Break-ins, shattered car windows, and pillaged center consoles were just as common. He had vivid memories of friends not wanting to ride the public bus with him because they were far too frightened of the kind of people who needed to. One year, a schoolmate’s mother refused to let her come trick-or-treating with him.
“All the kids from there come over here,” she grimaced.
Hordes of teenagers would arrive on presumably stolen bicycles with pillowcases to fill with candy; not the freshly purchased plastic pumpkins the other kids carried around. Even on a day meant for dressing as something you’re not, some folks still couldn’t escape the identities they had been assigned.
His mother Serena would wave to the neighbors and the kids on the stolen bikes from her eternal position — amid the flowers in their front yard. No zip code could keep her from pruning the petunias to perfection, but even she carried a sense of shame that they couldn’t afford to make it over the geographical and metaphorical line. She was adamant about writing Fairfield on informal address forms. “Close enough,” she would whisper to Dean under her breath.

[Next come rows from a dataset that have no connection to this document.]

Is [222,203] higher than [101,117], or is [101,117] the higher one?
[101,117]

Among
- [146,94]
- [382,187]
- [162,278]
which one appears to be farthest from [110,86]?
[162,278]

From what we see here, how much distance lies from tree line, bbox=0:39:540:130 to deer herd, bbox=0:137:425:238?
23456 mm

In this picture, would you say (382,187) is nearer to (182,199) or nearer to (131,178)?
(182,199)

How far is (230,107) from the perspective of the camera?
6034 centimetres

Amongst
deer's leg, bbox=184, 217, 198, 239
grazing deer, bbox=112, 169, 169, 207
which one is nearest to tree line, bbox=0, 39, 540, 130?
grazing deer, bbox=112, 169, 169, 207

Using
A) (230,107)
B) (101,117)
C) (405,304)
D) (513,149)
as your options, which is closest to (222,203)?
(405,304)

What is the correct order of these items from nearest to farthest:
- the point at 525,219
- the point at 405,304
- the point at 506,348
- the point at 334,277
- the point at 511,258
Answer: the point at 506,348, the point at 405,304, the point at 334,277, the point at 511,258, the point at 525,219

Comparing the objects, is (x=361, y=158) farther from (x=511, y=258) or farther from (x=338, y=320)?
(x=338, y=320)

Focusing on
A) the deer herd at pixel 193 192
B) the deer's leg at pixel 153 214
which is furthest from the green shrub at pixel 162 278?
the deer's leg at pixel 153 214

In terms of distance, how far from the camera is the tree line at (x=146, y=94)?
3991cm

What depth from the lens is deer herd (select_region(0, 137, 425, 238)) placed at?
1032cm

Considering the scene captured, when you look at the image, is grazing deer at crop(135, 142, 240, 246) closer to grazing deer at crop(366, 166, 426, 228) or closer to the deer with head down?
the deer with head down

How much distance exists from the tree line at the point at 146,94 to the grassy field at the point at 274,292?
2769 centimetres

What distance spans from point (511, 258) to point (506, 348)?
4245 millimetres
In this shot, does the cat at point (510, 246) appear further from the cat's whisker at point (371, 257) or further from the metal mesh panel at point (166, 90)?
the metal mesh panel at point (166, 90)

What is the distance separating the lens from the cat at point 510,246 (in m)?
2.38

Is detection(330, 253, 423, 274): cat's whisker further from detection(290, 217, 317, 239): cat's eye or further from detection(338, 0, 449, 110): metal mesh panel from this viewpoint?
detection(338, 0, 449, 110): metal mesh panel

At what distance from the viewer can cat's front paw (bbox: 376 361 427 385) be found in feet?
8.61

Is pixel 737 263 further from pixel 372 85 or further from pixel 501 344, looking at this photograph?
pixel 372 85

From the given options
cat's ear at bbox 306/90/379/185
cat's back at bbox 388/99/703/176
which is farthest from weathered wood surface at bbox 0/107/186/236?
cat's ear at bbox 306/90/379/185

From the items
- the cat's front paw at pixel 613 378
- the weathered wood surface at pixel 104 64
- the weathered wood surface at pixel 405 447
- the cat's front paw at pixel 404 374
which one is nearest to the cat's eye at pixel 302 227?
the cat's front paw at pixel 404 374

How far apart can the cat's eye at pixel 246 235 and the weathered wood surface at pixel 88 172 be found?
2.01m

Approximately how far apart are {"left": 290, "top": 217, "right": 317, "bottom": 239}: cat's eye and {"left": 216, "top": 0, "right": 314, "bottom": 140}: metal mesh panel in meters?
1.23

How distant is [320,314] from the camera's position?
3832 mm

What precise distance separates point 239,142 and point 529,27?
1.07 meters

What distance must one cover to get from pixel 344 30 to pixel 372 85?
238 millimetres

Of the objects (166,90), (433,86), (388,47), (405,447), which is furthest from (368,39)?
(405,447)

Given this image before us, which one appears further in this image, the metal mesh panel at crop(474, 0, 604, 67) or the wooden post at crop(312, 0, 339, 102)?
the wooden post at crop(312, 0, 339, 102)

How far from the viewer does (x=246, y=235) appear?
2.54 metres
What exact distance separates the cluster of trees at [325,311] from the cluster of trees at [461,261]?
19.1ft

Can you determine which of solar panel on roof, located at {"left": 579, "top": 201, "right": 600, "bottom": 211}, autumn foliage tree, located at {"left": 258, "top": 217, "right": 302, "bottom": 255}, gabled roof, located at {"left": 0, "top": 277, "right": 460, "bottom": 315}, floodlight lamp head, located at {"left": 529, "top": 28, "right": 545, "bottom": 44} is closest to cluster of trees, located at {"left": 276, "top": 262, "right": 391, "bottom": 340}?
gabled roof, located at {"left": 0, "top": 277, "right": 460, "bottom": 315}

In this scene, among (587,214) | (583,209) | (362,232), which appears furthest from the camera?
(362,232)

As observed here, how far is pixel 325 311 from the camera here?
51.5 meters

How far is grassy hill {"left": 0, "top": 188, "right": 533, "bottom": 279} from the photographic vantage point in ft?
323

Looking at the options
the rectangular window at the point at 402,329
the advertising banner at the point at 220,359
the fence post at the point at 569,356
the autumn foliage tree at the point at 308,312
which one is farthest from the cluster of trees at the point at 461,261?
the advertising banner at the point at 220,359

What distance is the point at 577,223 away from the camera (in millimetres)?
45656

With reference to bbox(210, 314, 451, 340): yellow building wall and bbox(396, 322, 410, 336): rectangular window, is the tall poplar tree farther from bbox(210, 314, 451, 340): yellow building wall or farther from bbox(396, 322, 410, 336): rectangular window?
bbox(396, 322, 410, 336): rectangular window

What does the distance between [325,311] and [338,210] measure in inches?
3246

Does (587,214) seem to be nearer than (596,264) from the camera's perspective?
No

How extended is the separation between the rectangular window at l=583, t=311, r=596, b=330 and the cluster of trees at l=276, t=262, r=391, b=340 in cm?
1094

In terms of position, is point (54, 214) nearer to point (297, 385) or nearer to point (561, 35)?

Each morning, Dean would battle his way up to the front of his dad, Michael’s work van. Whoever did not shout “Shotgun!” fast enough sat on the center console with their legs dangling, without a seat belt. Serena would have already left for her job by then. They would stop by Dunkin Donuts first getting their only meal before dinner — A frosting donut for 39 cents shared by two people, and then tumble out of the van in front of the red brick building, the pink frosting happily smeared across their cold cheeks.
They knew they were different in some way, but they were too young to know exactly why. Ron being the elder one did have a few guesses. He was starting to feel his cheeks flush when the other parents stared. Perhaps it was the lack of seat belts, the sawdust sprinkled across their uniforms or the faint smell of Marijuana embedded in the fabric of his dad’s seat cushions.
His dad was a carpenter contractor and his mother worked as a school secretary. He doubted that they made enough money, but they worked tirelessly to give Dean and his brother the life they believed they needed. Money was the only thing he remembered them fighting about. His Dad made too little of it, and his Mom spent too much of it, which was easy to do, he supposed, when trying so diligently to keep up with the neighbors. The lakefront-home neighbors, of course, not the subsidized-housing neighbors.
And so that is how Dean grew up — right in the middle, more of a chameleon than a pack animal. Not quite rich, but not quite poor either. Not from the right neighborhood, but not really from the wrong one either. Close enough to press his hands to the tall glass windows of those waterfront homes and peer inside, but far enough to know exactly which side of the glass he was on.
The lessons came fast and heavy. He learned that he would never go back to the other side of that glass ever again — even in his memories.
Even as a child, Dean learned that it mattered —
It mattered deeply where and how you lived.